(Collected data)
= = =

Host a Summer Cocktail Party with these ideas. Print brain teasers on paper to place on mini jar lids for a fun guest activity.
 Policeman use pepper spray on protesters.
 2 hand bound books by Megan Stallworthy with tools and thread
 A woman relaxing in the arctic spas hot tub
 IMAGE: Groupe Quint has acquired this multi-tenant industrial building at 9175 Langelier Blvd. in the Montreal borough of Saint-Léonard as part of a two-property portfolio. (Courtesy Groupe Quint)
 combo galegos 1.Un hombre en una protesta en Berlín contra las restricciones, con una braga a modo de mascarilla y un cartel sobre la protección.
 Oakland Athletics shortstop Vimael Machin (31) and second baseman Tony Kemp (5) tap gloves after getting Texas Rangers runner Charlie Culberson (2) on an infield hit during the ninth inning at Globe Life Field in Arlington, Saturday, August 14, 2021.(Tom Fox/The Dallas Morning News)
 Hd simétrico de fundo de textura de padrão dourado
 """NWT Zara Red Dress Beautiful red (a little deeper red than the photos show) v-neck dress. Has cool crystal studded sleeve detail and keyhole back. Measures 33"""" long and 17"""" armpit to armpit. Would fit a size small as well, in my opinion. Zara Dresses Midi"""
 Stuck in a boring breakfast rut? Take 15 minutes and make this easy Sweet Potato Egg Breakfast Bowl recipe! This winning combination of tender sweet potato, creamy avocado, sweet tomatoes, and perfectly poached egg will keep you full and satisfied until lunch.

= = =

## AIM OF THE TASK
Above are the records. Print exactly, and only, the lines from the line with "A woman relaxing in the arctic spas hot tub" to the line with "IMAGE: Groupe Quint", both inclusive.

## EXERCISE ANSWER
 A woman relaxing in the arctic spas hot tub
 IMAGE: Groupe Quint has acquired this multi-tenant industrial building at 9175 Langelier Blvd. in the Montreal borough of Saint-Léonard as part of a two-property portfolio. (Courtesy Groupe Quint)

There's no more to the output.